Change the IP of the, change the mac of your docker.. If your using macvlan change the mac of the container.

Done and done previously when I tested PiHole, but I'll run captures on that now, as I didn't when I last fired up that other container.

Here's what pfSense captured running the two different versions, As you can see, the MAC discrepancy only happens when running pfSense 2.8.0. Do I have any idea why? No, I haven't a clue.

2.8.0
------------------------
AdGuard Home
    10.8.8.10 > 10.8.8.8: ICMP echo request, id 36, seq 18, length 64
10:48:59.686726 52:54:00:62:24:30 > 02:42:0a:08:08:02, ethertype IPv4 (0x0800), length 98: (tos 0x0, ttl 64, id 0, offset 0, flags [DF], proto ICMP (1), length 84)
    10.8.8.8 > 10.8.8.10: ICMP echo reply, id 36, seq 18, length 64
10:49:00.320368 02:42:0a:08:08:0a > 52:54:00:62:24:30, ethertype IPv4 (0x0800), length 100: (tos 0x0, ttl 64, id 22606, offset 0, flags [DF], proto UDP (17), length 86)


MacBook Air Eth
    10.8.8.88 > 10.8.8.8: ICMP echo request, id 30894, seq 6, length 64
10:54:27.615982 52:54:00:62:24:30 > c8:4d:44:26:a2:a9, ethertype IPv4 (0x0800), length 98: (tos 0x0, ttl 64, id 49691, offset 0, flags [none], proto ICMP (1), length 84)
    10.8.8.8 > 10.8.8.88: ICMP echo reply, id 30894, seq 6, length 64
10:54:27.785264 c8:4d:44:26:a2:a9 > 52:54:00:62:24:30, ethertype IPv4 (0x0800), length 234: (tos 0x0, ttl 64, id 0, offset 0, flags [DF], proto TCP (6), length 220)

------------------------

2.7.2
------------------------
AdGuard Home
    10.8.8.10 > 10.8.8.8: ICMP echo request, id 43, seq 11, length 64
15:00:25.490315 52:54:00:62:24:30 > 02:42:0a:08:08:0a, ethertype IPv4 (0x0800), length 98: (tos 0x0, ttl 64, id 0, offset 0, flags [DF], proto ICMP (1), length 84)
    10.8.8.8 > 10.8.8.10: ICMP echo reply, id 43, seq 11, length 64
15:00:26.490509 02:42:0a:08:08:0a > 52:54:00:62:24:30, ethertype IPv4 (0x0800), length 98: (tos 0x0, ttl 64, id 56187, offset 0, flags [DF], proto ICMP (1), length 84)

MacBook Air Eth
    10.8.8.88 > 10.8.8.8: ICMP echo request, id 30948, seq 16, length 64
14:59:17.979686 52:54:00:62:24:30 > c8:4d:44:26:a2:a9, ethertype IPv4 (0x0800), length 98: (tos 0x0, ttl 64, id 57930, offset 0, flags [none], proto ICMP (1), length 84)
    10.8.8.8 > 10.8.8.88: ICMP echo reply, id 30948, seq 16, length 64
14:59:18.043717 c8:4d:44:26:a2:a9 > 52:54:00:62:24:30, ethertype IPv4 (0x0800), length 1242: (tos 0x2,ECT(0), ttl 64, id 0, offset 0, flags [DF], proto UDP (17), length 1228)

------------------------

binfree

I believe I've found the issue causing the weird behavior.

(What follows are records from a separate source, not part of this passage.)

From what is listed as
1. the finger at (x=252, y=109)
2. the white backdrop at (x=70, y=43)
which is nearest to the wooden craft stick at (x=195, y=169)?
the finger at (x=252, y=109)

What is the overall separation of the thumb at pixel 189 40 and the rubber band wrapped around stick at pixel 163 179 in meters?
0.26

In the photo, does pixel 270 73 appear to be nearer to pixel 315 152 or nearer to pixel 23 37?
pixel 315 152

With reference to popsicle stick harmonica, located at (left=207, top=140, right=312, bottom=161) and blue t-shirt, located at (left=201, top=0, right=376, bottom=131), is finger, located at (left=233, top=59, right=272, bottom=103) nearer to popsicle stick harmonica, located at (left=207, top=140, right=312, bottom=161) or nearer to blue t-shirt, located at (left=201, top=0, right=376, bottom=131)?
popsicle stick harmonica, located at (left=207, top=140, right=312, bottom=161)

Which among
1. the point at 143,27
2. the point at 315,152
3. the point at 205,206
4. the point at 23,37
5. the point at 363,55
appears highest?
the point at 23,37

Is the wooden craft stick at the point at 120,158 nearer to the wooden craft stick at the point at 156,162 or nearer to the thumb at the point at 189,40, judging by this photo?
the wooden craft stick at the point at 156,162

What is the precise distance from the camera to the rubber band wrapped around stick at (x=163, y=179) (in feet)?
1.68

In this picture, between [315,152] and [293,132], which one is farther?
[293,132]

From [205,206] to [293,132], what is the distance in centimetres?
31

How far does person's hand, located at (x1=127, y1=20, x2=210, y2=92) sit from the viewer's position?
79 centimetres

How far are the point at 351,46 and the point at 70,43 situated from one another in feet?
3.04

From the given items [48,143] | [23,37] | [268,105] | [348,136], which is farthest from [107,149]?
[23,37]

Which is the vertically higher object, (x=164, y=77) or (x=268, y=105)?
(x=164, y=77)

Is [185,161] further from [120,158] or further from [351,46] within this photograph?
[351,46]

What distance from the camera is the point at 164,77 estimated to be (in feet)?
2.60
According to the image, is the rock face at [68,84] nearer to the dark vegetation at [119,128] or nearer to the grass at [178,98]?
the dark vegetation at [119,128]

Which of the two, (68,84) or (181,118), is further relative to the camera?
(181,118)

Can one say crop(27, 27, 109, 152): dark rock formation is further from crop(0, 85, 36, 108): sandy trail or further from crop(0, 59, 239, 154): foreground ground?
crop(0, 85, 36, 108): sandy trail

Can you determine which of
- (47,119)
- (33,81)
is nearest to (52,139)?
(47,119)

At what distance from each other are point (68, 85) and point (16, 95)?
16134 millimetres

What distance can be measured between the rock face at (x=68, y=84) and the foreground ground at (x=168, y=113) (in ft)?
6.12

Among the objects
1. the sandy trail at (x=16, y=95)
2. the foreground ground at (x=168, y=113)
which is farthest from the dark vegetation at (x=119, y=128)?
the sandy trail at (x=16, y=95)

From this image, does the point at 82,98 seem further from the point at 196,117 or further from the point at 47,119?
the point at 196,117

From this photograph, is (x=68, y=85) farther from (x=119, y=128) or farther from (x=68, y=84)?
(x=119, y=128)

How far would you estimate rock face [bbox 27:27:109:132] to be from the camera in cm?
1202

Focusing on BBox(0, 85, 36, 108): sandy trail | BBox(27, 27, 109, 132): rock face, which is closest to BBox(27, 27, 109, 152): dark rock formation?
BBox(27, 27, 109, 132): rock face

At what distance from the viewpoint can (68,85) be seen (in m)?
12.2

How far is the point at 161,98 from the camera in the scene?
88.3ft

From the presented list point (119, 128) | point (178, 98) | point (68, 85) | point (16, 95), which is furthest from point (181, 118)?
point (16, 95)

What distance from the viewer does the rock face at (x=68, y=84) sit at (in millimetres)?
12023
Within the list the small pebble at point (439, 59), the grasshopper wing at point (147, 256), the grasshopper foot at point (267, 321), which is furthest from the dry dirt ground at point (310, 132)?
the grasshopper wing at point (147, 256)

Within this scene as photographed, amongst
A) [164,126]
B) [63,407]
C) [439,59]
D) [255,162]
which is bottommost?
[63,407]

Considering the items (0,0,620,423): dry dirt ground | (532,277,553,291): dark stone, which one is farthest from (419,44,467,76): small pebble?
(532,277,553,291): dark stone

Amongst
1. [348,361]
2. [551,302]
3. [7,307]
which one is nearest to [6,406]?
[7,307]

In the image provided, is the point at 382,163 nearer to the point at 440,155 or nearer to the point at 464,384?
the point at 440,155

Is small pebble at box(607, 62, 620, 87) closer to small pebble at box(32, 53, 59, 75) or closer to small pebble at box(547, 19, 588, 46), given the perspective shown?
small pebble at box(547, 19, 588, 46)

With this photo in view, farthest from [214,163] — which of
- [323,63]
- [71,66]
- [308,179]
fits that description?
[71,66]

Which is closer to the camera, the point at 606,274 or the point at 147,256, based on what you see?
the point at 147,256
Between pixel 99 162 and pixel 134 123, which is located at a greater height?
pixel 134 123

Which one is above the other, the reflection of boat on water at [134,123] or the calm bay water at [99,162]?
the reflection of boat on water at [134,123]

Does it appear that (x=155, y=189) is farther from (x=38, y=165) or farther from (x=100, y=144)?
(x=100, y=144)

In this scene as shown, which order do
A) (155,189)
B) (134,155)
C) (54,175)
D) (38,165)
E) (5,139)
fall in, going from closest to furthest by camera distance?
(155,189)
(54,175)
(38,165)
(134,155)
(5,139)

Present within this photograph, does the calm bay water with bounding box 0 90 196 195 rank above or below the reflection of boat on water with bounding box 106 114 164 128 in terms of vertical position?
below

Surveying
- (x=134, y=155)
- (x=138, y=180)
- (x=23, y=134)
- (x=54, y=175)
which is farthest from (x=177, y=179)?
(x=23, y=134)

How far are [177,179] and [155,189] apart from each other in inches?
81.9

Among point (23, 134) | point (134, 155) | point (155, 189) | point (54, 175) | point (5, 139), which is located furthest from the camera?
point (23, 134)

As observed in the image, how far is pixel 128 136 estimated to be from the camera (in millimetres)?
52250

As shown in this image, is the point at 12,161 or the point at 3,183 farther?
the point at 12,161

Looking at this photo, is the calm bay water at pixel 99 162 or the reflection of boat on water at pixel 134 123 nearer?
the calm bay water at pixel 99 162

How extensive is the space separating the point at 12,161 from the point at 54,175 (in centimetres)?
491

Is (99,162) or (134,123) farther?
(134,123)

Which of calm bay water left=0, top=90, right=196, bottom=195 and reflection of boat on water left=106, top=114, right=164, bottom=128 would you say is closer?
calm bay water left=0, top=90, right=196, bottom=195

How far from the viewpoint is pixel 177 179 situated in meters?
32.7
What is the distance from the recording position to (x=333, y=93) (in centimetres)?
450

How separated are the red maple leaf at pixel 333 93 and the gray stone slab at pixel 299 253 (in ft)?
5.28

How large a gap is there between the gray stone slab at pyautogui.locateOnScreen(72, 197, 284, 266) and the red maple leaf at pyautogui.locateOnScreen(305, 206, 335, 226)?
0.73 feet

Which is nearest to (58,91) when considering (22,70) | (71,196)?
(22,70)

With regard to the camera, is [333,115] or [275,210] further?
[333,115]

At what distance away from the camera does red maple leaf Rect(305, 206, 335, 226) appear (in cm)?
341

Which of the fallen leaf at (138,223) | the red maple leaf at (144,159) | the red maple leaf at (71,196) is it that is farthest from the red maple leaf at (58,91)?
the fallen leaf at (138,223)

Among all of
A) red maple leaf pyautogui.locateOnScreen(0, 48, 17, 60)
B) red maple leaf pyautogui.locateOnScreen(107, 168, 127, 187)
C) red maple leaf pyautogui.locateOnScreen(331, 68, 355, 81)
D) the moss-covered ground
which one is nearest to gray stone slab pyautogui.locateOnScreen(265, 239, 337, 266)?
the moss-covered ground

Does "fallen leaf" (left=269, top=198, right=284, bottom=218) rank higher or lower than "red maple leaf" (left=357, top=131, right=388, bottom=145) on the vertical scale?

In looking at the MAC addresses captured, I can see that the "wrong" address is 02:42:0a:08:08:02

When using macvlan, the MAC always defaults to matching the specified IP address, but the incorrect address above doesn't.

So I then took a look at the lease table and saw this:

Screenshot 2025-06-01 at 11.13.53 AM.png

Hmm... That's not right. But it's the same wrong number. Looks like it's ignored in 2.7.2 and not ignored in 2.8.0

I made an edit to the reservation, put the correct 0A in there and... Look at that, MAC comes up to match in 2.8.0 and replies start working.

SonofA....

Now I can probably get going on the meat of this update (for me), migrating from ISC to KEA and the new if_pppoe.